Member of the Pennsylvania House of Representatives from the 2nd district
- In office January 2, 1979 – May 28, 2001
- Preceded by: Robert E. Bellomini
- Succeeded by: Gayle Wright

Personal details
- Born: December 19, 1936 Erie, Pennsylvania
- Died: May 28, 2001 (aged 64)
- Party: Democratic
- Spouse: Linda Lou
- Education: Gannon University

= Italo Cappabianca =

American politician (1936–2001)

Italo S. Cappabianca was a Democratic member of the Pennsylvania House of Representatives.

He graduated from Strong Vincent High School in Erie, Pennsylvania, in 1955 and earned a degree in political science from Gannon University in 1968. He was elected to represent the 2nd legislative district in 1978, following the resignation of Robert E. Bellomini. He married his wife Linda Lou Cappabianca late in life, and climbed Mount Kilimanjaro with two fellow legislators, Bill DeWeese and Frank Serafini.

He was diagnosed with brain cancer in the summer of 1999 and underwent an experimental gene therapy treatment at the University of Pittsburgh Cancer Institute. He died on May 28, 2001. Gannon University offers the "Italo S. Cappabianca Scholarship," an endowed scholarship in his name.

Linda Cappabianca lost the endorsement of the local Democratic committee to succeed her husband, losing to her former friend Gayle Wright. Mrs. Cappabianca explained that "[Wright] really didn't call me and discuss what she was going to do." She decided against mounting a formal write-in campaign, citing time constraints, but encouraged voters to write her in as an independent candidate. Wright won the August 14 contest with 48.2% of the vote, with Cappabianca placing a strong second place with 39.1%.

============================================================

• _Parts of the exercise_:
1. Answer these questions from the Cappabianca biography.
(a) In what year did he graduate from Strong Vincent High School?
(b) Where did he undergo an experimental gene therapy treatment?
(c) What share of the vote did Gayle Wright win in the August 14 contest?
2. Rewrite the Cappabianca biography from "He was diagnosed" to "place with 39.1%.", substituting "scheduling limits" for "time constraints".

============================================================

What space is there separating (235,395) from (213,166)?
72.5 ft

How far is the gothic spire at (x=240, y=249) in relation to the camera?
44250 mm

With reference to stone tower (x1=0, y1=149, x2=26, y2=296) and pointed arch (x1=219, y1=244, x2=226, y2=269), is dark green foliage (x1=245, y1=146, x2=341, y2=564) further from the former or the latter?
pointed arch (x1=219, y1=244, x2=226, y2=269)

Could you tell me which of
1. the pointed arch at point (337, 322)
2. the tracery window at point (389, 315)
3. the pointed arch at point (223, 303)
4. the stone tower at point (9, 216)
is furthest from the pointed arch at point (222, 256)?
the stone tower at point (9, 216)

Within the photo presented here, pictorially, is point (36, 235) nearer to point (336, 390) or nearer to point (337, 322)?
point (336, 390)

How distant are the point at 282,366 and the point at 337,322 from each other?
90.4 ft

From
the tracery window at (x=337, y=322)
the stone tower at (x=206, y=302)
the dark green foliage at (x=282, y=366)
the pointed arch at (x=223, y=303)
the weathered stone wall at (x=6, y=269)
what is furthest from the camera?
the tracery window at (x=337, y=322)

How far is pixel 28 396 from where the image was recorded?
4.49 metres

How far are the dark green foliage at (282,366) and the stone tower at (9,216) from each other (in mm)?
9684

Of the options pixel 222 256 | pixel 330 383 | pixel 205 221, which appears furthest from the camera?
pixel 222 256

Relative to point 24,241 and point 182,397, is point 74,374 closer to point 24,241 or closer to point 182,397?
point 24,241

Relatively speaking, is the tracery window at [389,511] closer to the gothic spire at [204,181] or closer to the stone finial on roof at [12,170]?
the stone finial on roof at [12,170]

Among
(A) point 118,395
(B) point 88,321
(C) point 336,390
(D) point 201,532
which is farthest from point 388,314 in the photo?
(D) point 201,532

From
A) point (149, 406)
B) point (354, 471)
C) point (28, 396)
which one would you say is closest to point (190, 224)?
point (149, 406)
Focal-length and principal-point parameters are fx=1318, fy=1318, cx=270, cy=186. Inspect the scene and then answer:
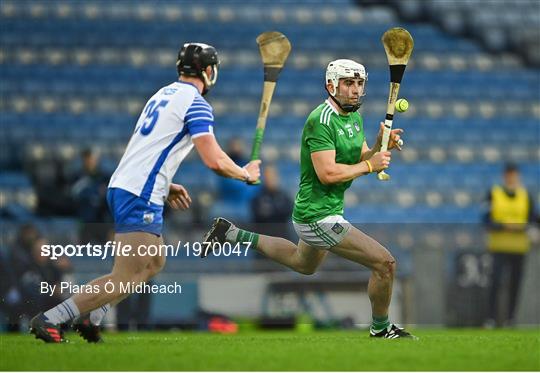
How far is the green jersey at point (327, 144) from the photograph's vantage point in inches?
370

============================================================

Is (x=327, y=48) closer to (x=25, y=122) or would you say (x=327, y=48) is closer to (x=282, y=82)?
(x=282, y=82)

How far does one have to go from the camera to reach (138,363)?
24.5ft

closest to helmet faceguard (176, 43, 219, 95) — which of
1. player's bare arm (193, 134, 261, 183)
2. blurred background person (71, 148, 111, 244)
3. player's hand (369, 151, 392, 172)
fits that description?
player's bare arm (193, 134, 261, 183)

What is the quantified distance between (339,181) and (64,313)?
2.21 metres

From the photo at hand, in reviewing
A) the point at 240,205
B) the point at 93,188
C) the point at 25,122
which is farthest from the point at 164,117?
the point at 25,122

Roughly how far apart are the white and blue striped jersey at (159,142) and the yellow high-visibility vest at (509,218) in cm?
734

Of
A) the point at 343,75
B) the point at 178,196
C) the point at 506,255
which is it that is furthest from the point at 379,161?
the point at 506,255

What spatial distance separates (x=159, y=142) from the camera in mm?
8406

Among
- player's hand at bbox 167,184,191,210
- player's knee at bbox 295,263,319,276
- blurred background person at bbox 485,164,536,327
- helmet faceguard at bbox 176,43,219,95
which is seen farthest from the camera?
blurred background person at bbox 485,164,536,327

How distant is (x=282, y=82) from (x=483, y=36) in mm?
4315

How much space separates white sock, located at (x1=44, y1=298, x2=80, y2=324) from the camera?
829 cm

============================================================

• _Solutions to the exercise_:
1.
(a) 1955
(b) The University of Pittsburgh Cancer Institute
(c) 48.2%

2.
He was diagnosed with brain cancer in the summer of 1999 and underwent an experimental gene therapy treatment at the University of Pittsburgh Cancer Institute. He died on May 28, 2001. Gannon University offers the "Italo S. Cappabianca Scholarship," an endowed scholarship in his name.

Linda Cappabianca lost the endorsement of the local Democratic committee to succeed her husband, losing to her former friend Gayle Wright. Mrs. Cappabianca explained that "[Wright] really didn't call me and discuss what she was going to do." She decided against mounting a formal write-in campaign, citing scheduling limits, but encouraged voters to write her in as an independent candidate. Wright won the August 14 contest with 48.2% of the vote, with Cappabianca placing a strong second place with 39.1%.